Tristan spojrzał na imć Renaudot pytającym wzrokiem:

– Co tam przynieśliście?

– Grzanego wina z cynamonem... Przyniosłam jej jeden puchar, żeby przyszła do siebie, a ona wypiła go duszkiem... Potem poprosiła, żebym przyniosła jeszcze... Zastanawiam się, czy się od tego nie rozchoruje.

– Oczywiście! Dajcie mi to i znikajcie!... Byłbym zapomniał: wkrótce wrócą tu rycerze z Owernii. Każcie im zaczekać i przyjdźcie po mnie.

Kiedy za oberżystką zamknęły się drzwi, Tristan wychylił połowę dzbana, przyglądając się z zakłopotaniem łóżku, z którego dochodziła lekka czkawka. Doszedłszy do wniosku, że z Katarzyną nie należy się cackać, postawił dzban na stole, podszedł do łóżka, wsunął ręce pod pościel i wyciągnął zeń Katarzynę z rozpuszczonymi włosami, twarzą czerwoną od łez i zafarbowaną od kapy, która puściła kolor. Rozpięty dekolt ukazywał chudy obojczyk, opalone ramię i impertynecką pierś. Na ten widok Tristan zaczerwienił się jak burak i pośpiesznie pierś nakrył.

Katarzyna spojrzała nań nieszczęśliwie i wyciągnąwszy w stronę pucharu szczupłe dłonie, wyszeptała niepewnie:

– Daj mi się napić, przyjacielu...

– Dosyć już wypiłaś, pani! Spójrz na siebie: jesteś na wpół pijana!

– Być może... I tym lepiej!... Nie jestem już taka nieszczęśliwa. Wino dobrze mi zrobiło... Dzięki niemu można zapomnieć. Daj mi wina, Tristanie!

– Co to to nie! Co tak bardzo chcesz wymazać z pamięci, Katarzyno, i dlaczego? Nie pora na to!
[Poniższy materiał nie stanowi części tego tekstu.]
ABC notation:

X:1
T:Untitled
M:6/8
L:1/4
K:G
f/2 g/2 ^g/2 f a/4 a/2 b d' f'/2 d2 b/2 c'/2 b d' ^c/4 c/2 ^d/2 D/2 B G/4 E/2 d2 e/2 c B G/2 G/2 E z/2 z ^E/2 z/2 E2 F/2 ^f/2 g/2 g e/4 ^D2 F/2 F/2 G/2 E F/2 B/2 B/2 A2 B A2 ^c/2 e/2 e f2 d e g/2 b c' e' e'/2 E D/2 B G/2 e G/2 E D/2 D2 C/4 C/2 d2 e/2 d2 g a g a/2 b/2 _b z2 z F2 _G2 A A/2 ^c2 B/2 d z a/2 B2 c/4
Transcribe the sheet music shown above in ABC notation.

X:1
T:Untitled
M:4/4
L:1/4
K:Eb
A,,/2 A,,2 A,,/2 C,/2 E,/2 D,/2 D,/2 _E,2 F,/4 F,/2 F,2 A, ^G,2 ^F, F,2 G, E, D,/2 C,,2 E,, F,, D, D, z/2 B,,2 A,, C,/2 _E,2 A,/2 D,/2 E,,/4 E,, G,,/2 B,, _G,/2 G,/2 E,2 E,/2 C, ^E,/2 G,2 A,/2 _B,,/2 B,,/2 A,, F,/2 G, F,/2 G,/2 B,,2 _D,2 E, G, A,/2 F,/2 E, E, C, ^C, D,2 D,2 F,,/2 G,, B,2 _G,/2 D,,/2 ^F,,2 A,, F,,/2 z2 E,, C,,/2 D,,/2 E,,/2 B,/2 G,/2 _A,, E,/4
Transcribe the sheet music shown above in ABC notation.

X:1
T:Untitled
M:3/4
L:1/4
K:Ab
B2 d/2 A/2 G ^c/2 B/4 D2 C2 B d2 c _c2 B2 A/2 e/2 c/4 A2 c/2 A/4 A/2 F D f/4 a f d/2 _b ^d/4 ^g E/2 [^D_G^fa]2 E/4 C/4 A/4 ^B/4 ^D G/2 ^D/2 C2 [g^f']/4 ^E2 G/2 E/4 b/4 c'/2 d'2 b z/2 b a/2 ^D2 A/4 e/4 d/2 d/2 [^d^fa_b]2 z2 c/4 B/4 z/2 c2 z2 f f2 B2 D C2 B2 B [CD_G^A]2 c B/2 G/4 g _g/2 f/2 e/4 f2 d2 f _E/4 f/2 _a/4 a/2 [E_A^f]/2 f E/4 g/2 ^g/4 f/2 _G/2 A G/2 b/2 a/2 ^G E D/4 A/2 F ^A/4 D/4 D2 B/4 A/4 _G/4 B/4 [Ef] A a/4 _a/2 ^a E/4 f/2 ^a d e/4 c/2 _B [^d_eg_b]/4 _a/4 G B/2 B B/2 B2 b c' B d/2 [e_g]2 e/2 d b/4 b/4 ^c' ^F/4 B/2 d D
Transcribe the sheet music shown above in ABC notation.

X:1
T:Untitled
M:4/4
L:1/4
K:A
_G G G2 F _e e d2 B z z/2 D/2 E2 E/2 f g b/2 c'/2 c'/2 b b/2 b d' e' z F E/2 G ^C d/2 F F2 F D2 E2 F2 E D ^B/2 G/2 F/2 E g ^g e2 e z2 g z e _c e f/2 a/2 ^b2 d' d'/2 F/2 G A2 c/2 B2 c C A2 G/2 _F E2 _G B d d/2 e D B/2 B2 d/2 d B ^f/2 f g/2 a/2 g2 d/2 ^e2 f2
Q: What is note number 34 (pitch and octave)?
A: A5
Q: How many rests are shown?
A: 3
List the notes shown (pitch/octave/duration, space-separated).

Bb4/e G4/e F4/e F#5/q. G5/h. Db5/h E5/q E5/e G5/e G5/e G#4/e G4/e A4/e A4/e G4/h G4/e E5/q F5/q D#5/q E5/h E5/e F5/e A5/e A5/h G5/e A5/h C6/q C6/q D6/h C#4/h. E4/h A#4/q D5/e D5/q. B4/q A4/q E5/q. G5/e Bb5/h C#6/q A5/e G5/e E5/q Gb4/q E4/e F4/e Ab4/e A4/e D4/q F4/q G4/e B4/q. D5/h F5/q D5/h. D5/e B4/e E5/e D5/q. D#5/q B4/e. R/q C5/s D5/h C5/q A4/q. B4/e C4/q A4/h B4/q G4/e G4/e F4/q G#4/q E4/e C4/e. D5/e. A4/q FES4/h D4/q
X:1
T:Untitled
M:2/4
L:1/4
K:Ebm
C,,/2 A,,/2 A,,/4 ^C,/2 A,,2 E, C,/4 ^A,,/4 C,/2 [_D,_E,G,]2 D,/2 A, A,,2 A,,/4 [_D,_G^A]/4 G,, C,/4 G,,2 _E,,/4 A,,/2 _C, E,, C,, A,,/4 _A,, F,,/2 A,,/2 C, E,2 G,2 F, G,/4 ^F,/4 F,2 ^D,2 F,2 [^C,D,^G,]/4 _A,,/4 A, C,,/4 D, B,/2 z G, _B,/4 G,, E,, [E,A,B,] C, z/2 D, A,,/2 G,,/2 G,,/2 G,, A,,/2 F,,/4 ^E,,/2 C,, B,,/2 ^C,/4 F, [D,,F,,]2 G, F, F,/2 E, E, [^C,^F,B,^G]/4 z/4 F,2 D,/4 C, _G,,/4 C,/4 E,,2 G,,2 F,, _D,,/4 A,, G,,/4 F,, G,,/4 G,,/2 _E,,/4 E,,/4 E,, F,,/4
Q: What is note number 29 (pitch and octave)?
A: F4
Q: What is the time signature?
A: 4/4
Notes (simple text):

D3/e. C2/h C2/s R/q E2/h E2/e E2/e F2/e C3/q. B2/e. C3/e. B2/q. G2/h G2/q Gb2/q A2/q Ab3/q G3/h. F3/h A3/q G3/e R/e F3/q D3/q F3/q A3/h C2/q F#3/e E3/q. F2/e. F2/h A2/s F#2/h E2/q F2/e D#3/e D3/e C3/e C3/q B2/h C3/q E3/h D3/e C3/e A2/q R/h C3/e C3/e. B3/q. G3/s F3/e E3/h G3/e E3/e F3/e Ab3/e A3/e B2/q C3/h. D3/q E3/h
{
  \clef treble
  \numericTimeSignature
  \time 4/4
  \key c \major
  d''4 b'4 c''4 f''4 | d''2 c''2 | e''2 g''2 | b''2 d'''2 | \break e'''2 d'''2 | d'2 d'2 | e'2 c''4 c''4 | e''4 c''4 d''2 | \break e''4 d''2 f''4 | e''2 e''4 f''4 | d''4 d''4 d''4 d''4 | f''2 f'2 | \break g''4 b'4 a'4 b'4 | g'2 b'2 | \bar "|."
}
Czy wiesz, że twój mąż potrzebuje cię bardziej niż kiedykolwiek?

Katarzyna potrząsnęła głową, jakby walczyła z burzą, a jej rozplecione włosy tańczyły wokół jak złote liany.

– Arnold zawsze mnie potrzebuje! Zawsze! Lecz nigdy nikt mnie nie zapyta, czy ja nie potrzebuję Arnolda! Jestem jego rzeczą, jego odpoczynkiem, jego rozrywką, gospodynią w jego domu i pierwszą wasalką, jego kochanką i jego służącą... A może ja chciałabym przede wszystkim być kobietą kochaną? Dlaczego ja nigdy nie mogę brać, zamiast ciągle tylko dawać i dawać? Uczynił ze mnie swoją niewolnicę, przykuł mnie do siebie, do swego nazwiska, swojej ziemi, swoich dzieci... swoich pieszczot! Jestem „jego” żoną... do tego stopnia, że w chwilach takich jak ta zapomina o mnie zupełnie, słuchając tylko swego egoistycznego szaleństwa! Dlaczego więc przychodzisz, by mi powiedzieć, że jest „moim” małżonkiem? Nie moim, Tristanie, lecz wojny, ot co!